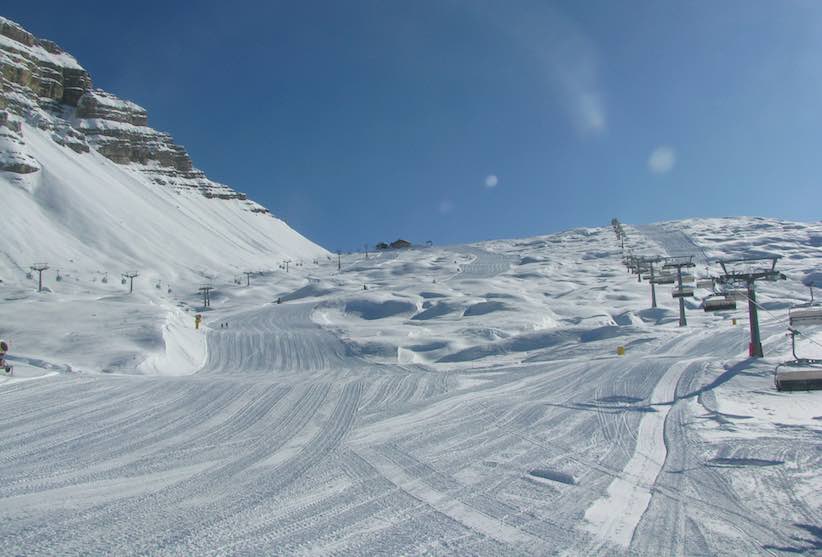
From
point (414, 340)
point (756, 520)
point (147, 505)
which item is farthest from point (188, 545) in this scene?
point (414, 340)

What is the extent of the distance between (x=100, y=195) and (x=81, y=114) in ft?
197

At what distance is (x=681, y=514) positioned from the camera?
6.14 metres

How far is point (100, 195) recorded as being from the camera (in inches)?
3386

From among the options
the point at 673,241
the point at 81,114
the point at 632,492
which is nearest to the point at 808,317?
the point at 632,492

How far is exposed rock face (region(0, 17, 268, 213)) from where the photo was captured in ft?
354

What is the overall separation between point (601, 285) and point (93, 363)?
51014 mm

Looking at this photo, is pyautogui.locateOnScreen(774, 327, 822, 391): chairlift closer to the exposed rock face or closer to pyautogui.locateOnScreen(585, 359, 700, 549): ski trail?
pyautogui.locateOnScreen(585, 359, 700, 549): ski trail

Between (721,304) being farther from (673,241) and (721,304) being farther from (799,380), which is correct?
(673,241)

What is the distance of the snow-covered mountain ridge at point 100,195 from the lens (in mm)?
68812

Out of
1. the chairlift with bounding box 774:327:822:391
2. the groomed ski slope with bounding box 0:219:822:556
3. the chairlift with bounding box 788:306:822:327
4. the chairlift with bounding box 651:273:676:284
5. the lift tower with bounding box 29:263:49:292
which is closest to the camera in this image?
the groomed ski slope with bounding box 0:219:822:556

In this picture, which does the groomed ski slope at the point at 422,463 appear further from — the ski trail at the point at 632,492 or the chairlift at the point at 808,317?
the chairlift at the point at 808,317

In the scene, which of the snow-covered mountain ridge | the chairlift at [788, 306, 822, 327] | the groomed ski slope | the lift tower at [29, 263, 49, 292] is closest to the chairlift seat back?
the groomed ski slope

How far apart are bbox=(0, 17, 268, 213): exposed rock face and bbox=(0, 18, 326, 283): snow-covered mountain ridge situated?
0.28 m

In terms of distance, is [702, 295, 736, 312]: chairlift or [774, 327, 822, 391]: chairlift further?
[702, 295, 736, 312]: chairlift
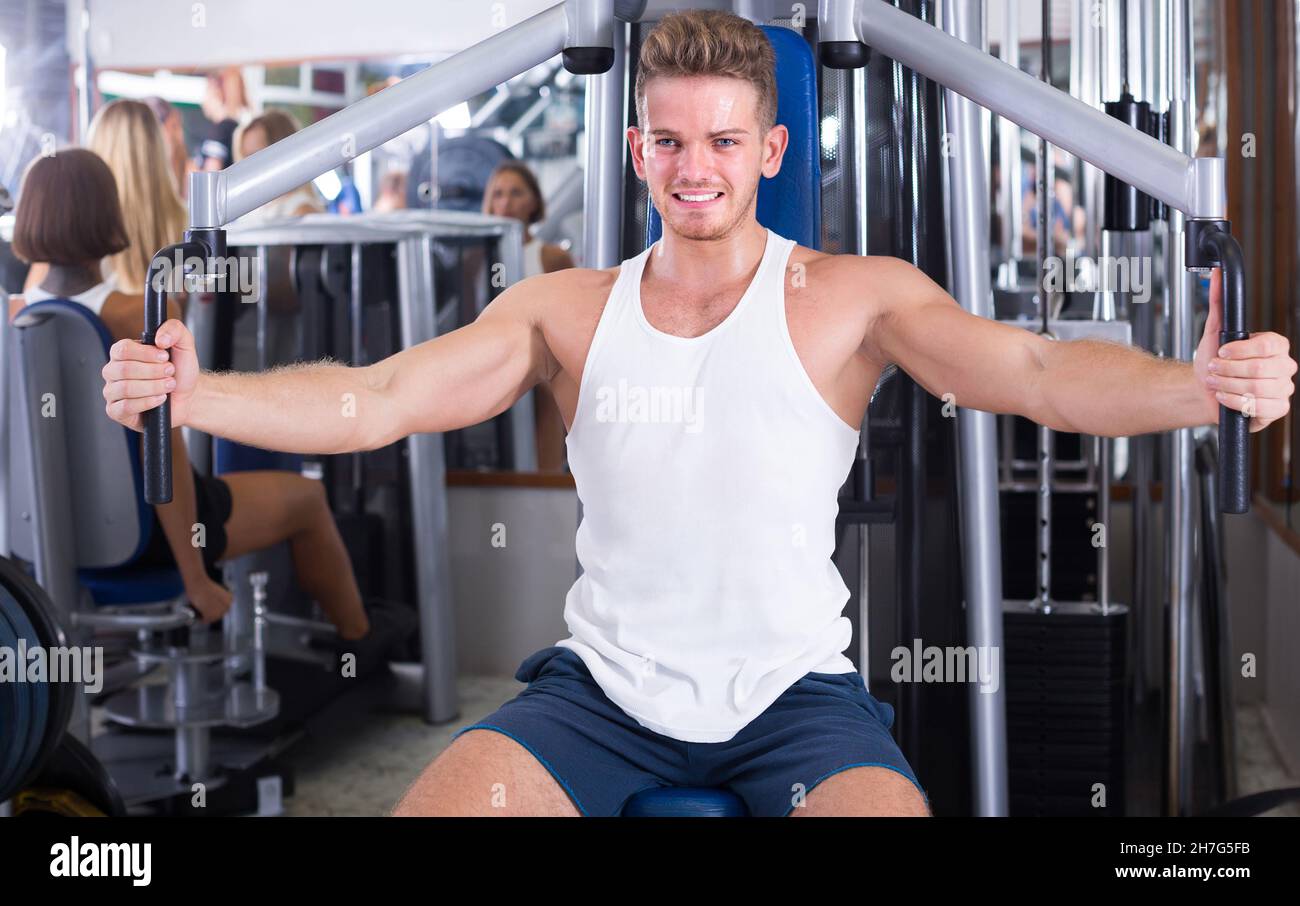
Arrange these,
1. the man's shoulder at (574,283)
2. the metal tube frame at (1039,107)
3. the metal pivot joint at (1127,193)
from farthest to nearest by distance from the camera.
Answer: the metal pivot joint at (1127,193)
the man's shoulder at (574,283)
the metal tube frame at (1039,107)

- [EXERCISE INSTRUCTIONS]: Convert the items, starting with the line containing "In terms of" and going on through the last line of the items, into a Markdown table with the columns No. and Line, giving each line its own numbered row. Skip blank lines and leave the pictures out.

- [RESPONSE TO THIS TASK]:
| No. | Line |
|---|---|
| 1 | In terms of distance, is [702, 295, 736, 312]: chairlift or [774, 327, 822, 391]: chairlift further? |
| 2 | [702, 295, 736, 312]: chairlift |
| 3 | Arrange these, |
| 4 | 1. the man's shoulder at (574,283) |
| 5 | 2. the metal tube frame at (1039,107) |
| 6 | 3. the metal pivot joint at (1127,193) |
| 7 | from farthest to nearest by distance from the camera. |
| 8 | Answer: the metal pivot joint at (1127,193) |
| 9 | the man's shoulder at (574,283) |
| 10 | the metal tube frame at (1039,107) |